During the puncture of the joint with pathology, a synovial fluid colored red-brown is obtained. Her study reveals a large number of red blood cells, inflammatory changes are usually absent.
The most informative method of diagnosing pigmented villonodular synovitis is arthroscopy. It allows you to see the thickening and dark pink staining of the synovial membrane, brown villous and nodular outgrowths growing into the joint cavity, freely located detached nodes and villi, darkened articular cartilage. The brown and pink coloration of the synovial membrane, as well as the darkening of the cartilages, are associated with their hemorrhagic impregnation and deposition of hemosiderin. During arthroscopy, a synovial membrane biopsy is taken.
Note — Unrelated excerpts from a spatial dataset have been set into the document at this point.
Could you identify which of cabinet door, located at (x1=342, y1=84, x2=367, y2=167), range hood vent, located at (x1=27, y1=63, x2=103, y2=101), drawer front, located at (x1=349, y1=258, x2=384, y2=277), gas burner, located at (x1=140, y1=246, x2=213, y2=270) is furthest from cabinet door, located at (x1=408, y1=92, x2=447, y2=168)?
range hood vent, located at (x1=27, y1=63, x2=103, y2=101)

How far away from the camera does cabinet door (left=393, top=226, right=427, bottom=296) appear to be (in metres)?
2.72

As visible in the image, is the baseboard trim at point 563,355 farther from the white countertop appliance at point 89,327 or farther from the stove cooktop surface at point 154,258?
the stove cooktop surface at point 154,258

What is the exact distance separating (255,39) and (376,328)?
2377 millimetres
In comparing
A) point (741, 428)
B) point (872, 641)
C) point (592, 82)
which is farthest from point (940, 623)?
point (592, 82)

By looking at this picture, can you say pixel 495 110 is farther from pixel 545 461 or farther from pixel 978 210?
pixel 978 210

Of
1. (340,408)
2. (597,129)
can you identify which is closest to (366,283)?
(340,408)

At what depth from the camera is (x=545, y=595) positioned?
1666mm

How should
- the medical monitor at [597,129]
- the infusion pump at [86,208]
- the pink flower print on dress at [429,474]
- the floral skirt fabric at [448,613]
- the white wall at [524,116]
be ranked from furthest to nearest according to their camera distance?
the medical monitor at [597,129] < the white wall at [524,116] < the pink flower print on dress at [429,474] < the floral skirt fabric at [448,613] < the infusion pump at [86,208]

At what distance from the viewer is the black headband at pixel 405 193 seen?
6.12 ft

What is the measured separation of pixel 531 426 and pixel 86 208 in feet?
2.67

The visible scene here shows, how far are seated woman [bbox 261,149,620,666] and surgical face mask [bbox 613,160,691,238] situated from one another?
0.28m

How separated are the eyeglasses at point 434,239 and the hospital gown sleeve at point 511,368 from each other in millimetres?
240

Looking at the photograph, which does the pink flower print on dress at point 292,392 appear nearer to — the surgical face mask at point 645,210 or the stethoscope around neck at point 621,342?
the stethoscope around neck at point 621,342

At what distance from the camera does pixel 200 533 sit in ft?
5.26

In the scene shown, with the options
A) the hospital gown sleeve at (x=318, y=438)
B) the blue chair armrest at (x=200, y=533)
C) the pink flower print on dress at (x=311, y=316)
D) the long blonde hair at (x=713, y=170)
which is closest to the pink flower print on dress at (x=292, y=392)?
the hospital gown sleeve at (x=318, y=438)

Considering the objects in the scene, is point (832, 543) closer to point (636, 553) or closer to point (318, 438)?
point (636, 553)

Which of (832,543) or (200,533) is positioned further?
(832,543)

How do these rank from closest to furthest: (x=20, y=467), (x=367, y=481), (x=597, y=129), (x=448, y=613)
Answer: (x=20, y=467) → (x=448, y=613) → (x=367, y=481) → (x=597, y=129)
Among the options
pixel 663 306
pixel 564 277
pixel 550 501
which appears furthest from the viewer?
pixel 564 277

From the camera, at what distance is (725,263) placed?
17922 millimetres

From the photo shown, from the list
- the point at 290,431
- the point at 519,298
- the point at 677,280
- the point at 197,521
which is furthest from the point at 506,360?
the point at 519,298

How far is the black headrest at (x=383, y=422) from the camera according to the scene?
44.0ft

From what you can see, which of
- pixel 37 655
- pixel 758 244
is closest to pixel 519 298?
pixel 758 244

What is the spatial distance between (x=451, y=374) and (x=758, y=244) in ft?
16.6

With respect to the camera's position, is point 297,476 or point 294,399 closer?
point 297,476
Histological examination of the material in patients with pigmented villonodular synovitis reveals nodular proliferation, the presence of hemosiderin deposits and multinucleated giant cells.
Differential diagnosis of pigmented villonodular synovitis is carried out with intermittent hydrarthrosis, hydroxyapatite arthropathy, arthritis of various etiologies: rheumatoid arthritis, reactive arthritis, arthritis with tuberculosis, psoriatic arthritis, etc.
Treatment and prognosis
Treatment of pigmented villonodular synovitis consists in surgical excision of the overgrown synovial membrane — synovectomy, which can be performed by open access or using arthroscopic techniques. To prevent the recurrence of the disease, in most cases, postoperative radiation therapy of the affected joint is recommended.
The prognosis of pigmented villonodular synovitis is generally favorable, but the percentage of recurrence of synovial membrane growths after its surgical removal is quite high and accounts for about 20-30% of cases of the disease.